More recently, in March 2023, Chairman Comer sent letters to senior officials at the Office of Personnel Management (OPM), Centers for Medicare and Medicaid Services (CMS), and the Defense Health Agency (DHA) requesting documents and communications related to PBMs. The letters stated that the Committee is “examining the extent to which PBMs’ tactics impact healthcare programs administered by the federal government.”

And on May 23, 2023, the Committee held a hearing on the role of PBMs in rising health care costs. The hearing featured testimony from representatives from PBMs, insurers, pharmacies, and patient advocacy groups.

The Committee is continuing its investigation into PBMs. It is unclear when the Committee will release its findings or make recommendations for reform.

In addition to the congressional inquiry, the Federal Trade Commission (FTC) is also investigating pharmacy benefit managers (PBMs). The FTC’s inquiry is focused on whether PBMs are engaging in anti-competitive practices that are driving up the cost of prescription drugs.

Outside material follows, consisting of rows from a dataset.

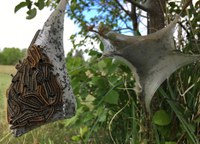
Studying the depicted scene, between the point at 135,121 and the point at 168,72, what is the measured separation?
484mm

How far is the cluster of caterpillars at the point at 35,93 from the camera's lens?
4.30 ft

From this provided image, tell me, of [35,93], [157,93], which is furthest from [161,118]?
[35,93]

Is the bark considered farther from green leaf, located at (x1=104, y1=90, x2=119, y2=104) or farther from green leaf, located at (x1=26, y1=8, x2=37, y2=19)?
green leaf, located at (x1=26, y1=8, x2=37, y2=19)

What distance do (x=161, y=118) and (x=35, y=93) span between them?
74cm

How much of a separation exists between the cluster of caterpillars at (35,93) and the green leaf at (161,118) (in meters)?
0.65

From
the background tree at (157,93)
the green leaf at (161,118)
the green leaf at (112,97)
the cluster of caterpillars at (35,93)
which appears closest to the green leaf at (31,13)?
the background tree at (157,93)

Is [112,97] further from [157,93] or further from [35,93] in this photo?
[35,93]

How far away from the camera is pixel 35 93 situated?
1.32m

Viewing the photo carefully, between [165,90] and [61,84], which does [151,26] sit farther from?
[61,84]

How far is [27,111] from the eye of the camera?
4.35 ft

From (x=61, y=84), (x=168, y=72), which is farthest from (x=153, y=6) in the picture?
(x=61, y=84)

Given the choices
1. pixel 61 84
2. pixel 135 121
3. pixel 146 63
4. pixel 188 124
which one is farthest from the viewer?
pixel 135 121

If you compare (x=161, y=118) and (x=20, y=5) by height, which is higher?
(x=20, y=5)

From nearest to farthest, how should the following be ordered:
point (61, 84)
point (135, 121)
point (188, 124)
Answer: point (61, 84) → point (188, 124) → point (135, 121)
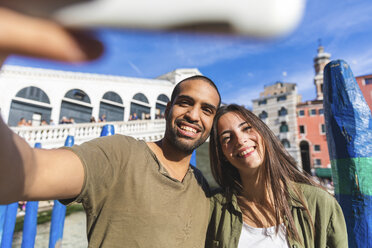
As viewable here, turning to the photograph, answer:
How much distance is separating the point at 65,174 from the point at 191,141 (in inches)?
38.8

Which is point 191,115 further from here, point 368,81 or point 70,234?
point 368,81

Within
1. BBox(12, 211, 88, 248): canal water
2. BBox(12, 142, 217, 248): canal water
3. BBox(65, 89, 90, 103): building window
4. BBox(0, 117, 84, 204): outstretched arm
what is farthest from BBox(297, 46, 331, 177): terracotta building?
BBox(0, 117, 84, 204): outstretched arm

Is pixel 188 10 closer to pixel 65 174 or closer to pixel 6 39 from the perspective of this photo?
pixel 6 39

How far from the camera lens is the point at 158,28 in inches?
14.1

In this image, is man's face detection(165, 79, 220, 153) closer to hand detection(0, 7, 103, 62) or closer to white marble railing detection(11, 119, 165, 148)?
hand detection(0, 7, 103, 62)

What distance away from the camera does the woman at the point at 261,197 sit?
160cm

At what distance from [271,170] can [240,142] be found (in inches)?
13.1

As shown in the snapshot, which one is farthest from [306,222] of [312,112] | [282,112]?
[282,112]

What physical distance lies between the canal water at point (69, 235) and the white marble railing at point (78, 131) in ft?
9.52

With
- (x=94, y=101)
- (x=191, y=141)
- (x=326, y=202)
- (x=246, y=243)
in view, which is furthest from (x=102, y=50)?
(x=94, y=101)

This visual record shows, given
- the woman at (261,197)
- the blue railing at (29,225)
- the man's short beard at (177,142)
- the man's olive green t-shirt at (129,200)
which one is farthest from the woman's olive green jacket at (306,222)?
the blue railing at (29,225)

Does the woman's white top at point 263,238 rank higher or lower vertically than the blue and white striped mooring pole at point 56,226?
higher

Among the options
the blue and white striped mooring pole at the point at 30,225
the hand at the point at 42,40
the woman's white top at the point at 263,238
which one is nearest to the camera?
the hand at the point at 42,40

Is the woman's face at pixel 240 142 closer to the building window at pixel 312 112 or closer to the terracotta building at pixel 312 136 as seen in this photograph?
the terracotta building at pixel 312 136
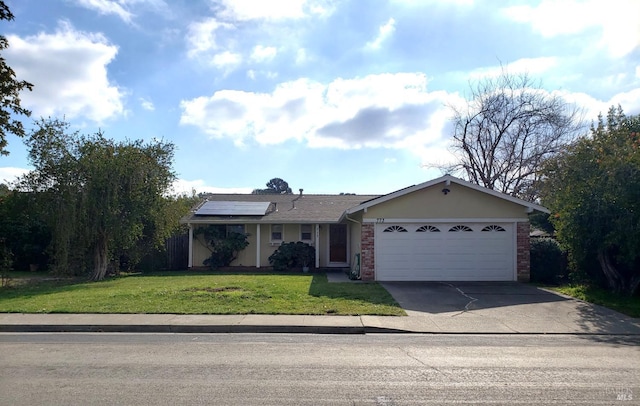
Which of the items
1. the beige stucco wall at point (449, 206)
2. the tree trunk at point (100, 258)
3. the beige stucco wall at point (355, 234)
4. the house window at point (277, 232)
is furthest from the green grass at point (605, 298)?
the tree trunk at point (100, 258)

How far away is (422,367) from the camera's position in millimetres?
6555

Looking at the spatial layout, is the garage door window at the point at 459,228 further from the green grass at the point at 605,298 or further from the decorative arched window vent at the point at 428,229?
the green grass at the point at 605,298

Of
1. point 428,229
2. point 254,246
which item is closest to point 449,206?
point 428,229

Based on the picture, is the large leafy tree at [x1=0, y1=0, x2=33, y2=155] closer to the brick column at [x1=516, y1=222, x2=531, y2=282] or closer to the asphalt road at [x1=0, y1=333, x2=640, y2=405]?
the asphalt road at [x1=0, y1=333, x2=640, y2=405]

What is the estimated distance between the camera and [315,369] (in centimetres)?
643

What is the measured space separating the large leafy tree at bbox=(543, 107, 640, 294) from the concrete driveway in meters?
1.74

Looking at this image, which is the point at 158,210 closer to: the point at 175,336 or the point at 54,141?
the point at 54,141

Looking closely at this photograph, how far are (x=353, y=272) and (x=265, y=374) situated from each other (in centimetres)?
1209

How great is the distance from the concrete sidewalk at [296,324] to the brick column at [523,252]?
629cm

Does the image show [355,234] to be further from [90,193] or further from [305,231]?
[90,193]

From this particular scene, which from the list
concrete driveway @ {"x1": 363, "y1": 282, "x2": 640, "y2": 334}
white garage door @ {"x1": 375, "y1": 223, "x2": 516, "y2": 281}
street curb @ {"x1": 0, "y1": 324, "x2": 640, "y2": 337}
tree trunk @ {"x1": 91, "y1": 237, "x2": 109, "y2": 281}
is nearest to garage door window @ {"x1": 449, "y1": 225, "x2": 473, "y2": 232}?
white garage door @ {"x1": 375, "y1": 223, "x2": 516, "y2": 281}

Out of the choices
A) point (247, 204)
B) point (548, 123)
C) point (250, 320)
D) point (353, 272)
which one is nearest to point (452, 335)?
point (250, 320)

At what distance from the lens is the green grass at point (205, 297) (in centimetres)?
1111

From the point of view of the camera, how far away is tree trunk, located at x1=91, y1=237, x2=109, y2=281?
18.9 metres
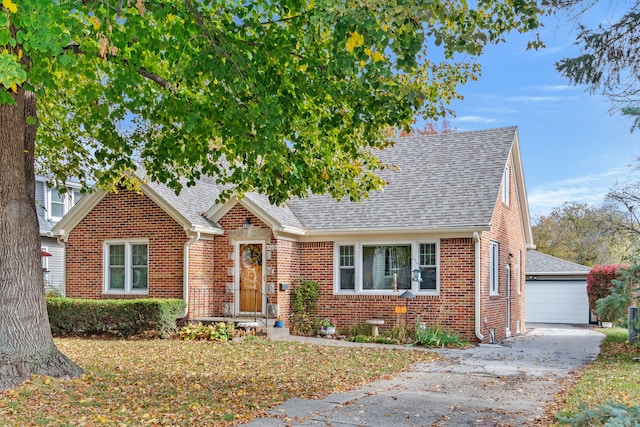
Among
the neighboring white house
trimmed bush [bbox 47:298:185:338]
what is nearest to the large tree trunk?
trimmed bush [bbox 47:298:185:338]

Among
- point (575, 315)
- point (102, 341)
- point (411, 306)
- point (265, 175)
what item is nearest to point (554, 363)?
point (411, 306)

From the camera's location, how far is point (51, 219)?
28.8m

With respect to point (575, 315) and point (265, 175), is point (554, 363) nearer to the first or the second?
point (265, 175)

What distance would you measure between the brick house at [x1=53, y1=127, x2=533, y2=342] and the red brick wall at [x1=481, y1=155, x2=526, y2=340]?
95mm

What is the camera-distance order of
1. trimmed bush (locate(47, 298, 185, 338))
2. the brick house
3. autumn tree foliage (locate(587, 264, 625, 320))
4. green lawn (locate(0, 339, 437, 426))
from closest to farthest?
green lawn (locate(0, 339, 437, 426)) → trimmed bush (locate(47, 298, 185, 338)) → the brick house → autumn tree foliage (locate(587, 264, 625, 320))

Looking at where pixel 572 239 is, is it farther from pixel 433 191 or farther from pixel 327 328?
pixel 327 328

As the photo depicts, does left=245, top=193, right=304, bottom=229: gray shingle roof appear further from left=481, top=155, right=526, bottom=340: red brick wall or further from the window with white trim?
left=481, top=155, right=526, bottom=340: red brick wall

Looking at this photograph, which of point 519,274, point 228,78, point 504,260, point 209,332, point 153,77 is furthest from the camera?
point 519,274

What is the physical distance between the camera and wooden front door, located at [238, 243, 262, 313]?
18766 mm

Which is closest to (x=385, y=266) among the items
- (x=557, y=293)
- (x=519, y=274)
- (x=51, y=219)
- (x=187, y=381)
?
(x=519, y=274)

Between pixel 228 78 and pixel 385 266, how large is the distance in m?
10.8

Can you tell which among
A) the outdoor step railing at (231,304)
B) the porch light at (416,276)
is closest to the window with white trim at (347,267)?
the porch light at (416,276)

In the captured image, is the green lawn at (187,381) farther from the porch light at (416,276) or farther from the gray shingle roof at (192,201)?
the gray shingle roof at (192,201)

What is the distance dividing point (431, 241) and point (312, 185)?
6365 millimetres
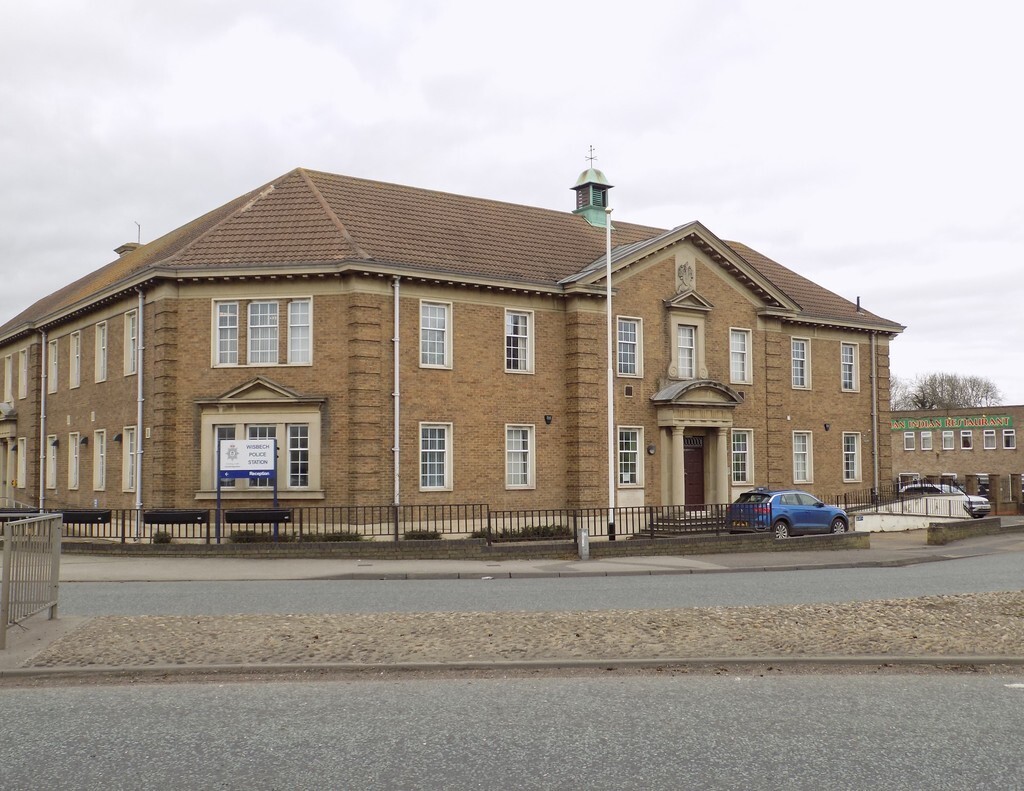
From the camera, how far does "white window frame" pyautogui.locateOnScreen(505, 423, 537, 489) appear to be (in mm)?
31125

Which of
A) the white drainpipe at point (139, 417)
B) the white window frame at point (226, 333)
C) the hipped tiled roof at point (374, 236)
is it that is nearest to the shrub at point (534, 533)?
the hipped tiled roof at point (374, 236)

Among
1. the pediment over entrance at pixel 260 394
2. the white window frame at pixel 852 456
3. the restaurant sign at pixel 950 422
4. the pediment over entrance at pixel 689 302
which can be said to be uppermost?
the pediment over entrance at pixel 689 302

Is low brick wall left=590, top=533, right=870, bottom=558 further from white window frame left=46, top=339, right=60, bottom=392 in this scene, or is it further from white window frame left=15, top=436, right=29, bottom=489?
white window frame left=15, top=436, right=29, bottom=489

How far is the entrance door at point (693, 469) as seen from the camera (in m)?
34.6

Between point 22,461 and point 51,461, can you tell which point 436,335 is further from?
point 22,461

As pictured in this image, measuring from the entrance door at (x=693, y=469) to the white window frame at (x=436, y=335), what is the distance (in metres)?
9.54

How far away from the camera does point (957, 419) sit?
72.3 meters

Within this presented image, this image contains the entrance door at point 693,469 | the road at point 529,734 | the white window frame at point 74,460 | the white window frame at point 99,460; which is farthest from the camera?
the white window frame at point 74,460

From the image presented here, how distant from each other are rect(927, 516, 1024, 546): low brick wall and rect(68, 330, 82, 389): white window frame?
29102 millimetres

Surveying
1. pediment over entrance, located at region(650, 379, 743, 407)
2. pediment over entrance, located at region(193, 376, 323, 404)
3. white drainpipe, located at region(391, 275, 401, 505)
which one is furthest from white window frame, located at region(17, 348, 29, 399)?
pediment over entrance, located at region(650, 379, 743, 407)

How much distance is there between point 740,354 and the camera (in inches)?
1428

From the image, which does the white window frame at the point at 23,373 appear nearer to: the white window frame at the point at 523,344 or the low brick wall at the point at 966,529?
the white window frame at the point at 523,344

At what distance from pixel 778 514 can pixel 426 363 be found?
11.0 m

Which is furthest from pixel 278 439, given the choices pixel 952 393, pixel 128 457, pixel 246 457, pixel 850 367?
pixel 952 393
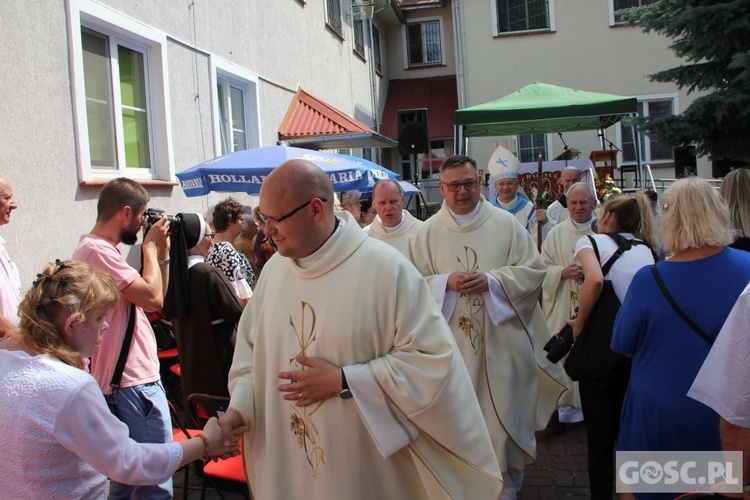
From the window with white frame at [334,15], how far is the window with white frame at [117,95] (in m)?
8.14

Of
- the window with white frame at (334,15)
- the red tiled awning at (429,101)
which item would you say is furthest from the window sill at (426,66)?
the window with white frame at (334,15)

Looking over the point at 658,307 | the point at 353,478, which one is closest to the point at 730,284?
the point at 658,307

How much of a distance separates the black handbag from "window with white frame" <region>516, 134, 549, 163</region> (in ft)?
55.3

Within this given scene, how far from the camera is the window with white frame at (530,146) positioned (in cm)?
1983

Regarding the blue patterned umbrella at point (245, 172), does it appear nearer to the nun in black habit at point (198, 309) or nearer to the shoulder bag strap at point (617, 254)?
the nun in black habit at point (198, 309)

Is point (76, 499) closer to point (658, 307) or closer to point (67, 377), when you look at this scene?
point (67, 377)

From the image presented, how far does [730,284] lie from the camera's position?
261 cm

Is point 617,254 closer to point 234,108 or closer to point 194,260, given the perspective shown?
point 194,260

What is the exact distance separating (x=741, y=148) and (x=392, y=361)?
10699mm

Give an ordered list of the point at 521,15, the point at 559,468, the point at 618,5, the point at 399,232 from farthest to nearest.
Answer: the point at 521,15 → the point at 618,5 → the point at 399,232 → the point at 559,468

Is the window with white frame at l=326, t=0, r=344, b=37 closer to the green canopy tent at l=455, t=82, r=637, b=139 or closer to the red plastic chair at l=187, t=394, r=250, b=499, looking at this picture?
the green canopy tent at l=455, t=82, r=637, b=139

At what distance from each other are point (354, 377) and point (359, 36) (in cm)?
1765

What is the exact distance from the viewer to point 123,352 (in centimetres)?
320

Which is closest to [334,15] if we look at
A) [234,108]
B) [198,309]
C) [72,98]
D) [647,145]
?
[234,108]
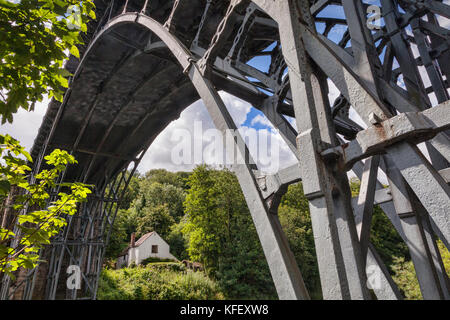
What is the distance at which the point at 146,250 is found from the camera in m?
29.8

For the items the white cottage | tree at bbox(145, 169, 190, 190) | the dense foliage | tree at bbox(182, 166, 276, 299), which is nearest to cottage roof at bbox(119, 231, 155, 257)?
the white cottage

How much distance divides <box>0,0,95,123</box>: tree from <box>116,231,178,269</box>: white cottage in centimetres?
2979

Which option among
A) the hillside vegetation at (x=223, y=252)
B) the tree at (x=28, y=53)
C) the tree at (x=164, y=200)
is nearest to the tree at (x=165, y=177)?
the tree at (x=164, y=200)

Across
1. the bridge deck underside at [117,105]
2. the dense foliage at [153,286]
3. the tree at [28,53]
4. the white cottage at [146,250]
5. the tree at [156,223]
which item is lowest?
the dense foliage at [153,286]

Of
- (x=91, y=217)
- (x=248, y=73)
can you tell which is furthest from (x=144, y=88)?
(x=91, y=217)

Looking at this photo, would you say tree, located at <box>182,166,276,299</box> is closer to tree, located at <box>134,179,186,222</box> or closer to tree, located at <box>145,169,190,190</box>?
tree, located at <box>134,179,186,222</box>

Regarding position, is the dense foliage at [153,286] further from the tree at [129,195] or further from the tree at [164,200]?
the tree at [129,195]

The FTC issued compulsory orders to six of the largest PBMs in the United States: CVS Caremark, Express Scripts, OptumRx, Humana, Prime Therapeutics, and MedImpact Healthcare Systems. The compulsory orders require these companies to provide the FTC with information and documents about their business practices, including their contracts with drug manufacturers, pharmacies, and health plans.

And last month issued two additional orders to Zinc Health Services, LLC, and Ascent Health Services, LLC. Zinc and Ascent refer to themselves as group purchasing organizations or GPOs, sometimes also called rebate aggregators, which negotiate rebates with drug manufacturers on behalf of the PBMs and hold the contracts that govern those rebates.

Zinc was founded in 2020 and operates as the GPO for CVS Caremark. Ascent was founded in 2019 and operates as a GPO for Express Scripts, Prime Therapeutics, Envolve Pharmacy Solutions, and Humana Pharmacy Solutions.

The FTC is issuing the orders under Section 6(b) of the FTC Act, which authorizes the Commission to conduct studies without a specific law enforcement purpose. The companies will have 90 days from the date they receive the order to respond.

The FTC’s inquiry is a significant development in the effort to address the high cost of prescription drugs. The FTC has the power to take enforcement action against companies that engage in anti-competitive practices. If the FTC finds that PBMs are engaging in anti-competitive practices, it could take steps to lower the cost of prescription drugs for patients and health plans.